◆ GIVEN INSTRUCTION
Convert the rows from the first line through the line containing "Answer: the brown" into a JSON list of strings, one string per line, leaving out blank lines.

◆ INPUT FOR THIS TASK
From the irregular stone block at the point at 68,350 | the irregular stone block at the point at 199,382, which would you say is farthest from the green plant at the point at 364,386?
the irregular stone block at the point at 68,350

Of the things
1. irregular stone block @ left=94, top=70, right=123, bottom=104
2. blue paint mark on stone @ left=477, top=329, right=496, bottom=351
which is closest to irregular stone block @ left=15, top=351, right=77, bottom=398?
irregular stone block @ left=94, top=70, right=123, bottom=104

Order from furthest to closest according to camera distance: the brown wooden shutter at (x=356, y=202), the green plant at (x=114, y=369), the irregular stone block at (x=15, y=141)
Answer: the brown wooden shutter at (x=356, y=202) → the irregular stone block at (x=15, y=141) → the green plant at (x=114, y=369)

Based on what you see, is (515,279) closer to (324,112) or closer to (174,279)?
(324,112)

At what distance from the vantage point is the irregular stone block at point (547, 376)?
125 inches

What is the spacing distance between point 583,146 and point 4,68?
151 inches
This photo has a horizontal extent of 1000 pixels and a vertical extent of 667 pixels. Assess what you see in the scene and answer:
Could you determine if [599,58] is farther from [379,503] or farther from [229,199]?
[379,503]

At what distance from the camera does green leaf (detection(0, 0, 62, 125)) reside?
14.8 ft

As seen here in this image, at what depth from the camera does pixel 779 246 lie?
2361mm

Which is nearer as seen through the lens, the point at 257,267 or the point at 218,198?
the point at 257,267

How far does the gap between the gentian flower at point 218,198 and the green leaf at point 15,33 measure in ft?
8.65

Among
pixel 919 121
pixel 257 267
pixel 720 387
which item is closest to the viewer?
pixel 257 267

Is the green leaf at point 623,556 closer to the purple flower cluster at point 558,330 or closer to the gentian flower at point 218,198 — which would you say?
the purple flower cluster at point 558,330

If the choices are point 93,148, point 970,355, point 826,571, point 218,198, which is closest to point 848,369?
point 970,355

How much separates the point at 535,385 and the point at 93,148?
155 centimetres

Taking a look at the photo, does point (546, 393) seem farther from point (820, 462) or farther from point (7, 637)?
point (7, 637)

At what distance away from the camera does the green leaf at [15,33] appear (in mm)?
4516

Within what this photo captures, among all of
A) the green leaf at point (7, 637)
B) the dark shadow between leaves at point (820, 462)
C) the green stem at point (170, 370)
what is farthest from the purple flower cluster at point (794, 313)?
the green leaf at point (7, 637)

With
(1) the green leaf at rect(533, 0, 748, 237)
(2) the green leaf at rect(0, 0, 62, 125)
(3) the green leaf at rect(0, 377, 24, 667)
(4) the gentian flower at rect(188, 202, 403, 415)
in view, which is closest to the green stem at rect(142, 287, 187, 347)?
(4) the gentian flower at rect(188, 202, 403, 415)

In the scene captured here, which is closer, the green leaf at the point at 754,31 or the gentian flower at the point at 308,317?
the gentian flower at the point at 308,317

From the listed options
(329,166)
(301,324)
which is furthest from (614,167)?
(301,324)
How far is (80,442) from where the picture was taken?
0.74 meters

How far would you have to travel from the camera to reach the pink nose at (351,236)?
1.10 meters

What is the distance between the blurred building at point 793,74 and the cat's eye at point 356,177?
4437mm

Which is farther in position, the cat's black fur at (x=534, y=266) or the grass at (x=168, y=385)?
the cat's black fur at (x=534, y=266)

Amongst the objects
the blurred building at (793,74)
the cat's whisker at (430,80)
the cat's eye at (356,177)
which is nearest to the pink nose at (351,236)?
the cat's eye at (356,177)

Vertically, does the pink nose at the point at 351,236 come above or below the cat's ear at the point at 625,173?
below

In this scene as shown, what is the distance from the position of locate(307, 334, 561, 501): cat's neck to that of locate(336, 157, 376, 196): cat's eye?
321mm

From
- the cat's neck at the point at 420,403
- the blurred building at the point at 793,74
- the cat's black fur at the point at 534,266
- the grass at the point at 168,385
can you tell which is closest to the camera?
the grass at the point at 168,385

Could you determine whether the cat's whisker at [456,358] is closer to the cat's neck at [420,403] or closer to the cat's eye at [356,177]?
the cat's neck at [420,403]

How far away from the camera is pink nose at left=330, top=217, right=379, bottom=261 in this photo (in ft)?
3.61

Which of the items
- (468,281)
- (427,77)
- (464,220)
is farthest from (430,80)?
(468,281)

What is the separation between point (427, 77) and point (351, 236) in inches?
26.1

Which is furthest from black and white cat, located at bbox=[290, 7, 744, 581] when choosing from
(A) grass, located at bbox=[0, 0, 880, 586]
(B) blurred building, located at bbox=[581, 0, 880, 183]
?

◆ RESPONSE
[
  "From the irregular stone block at the point at 68,350 | the irregular stone block at the point at 199,382, which would you say is farthest from the green plant at the point at 364,386?",
  "the irregular stone block at the point at 68,350",
  "Of the things",
  "1. irregular stone block @ left=94, top=70, right=123, bottom=104",
  "2. blue paint mark on stone @ left=477, top=329, right=496, bottom=351",
  "which is closest to irregular stone block @ left=15, top=351, right=77, bottom=398?",
  "irregular stone block @ left=94, top=70, right=123, bottom=104",
  "Order from furthest to closest according to camera distance: the brown wooden shutter at (x=356, y=202), the green plant at (x=114, y=369), the irregular stone block at (x=15, y=141)",
  "Answer: the brown wooden shutter at (x=356, y=202) → the irregular stone block at (x=15, y=141) → the green plant at (x=114, y=369)"
]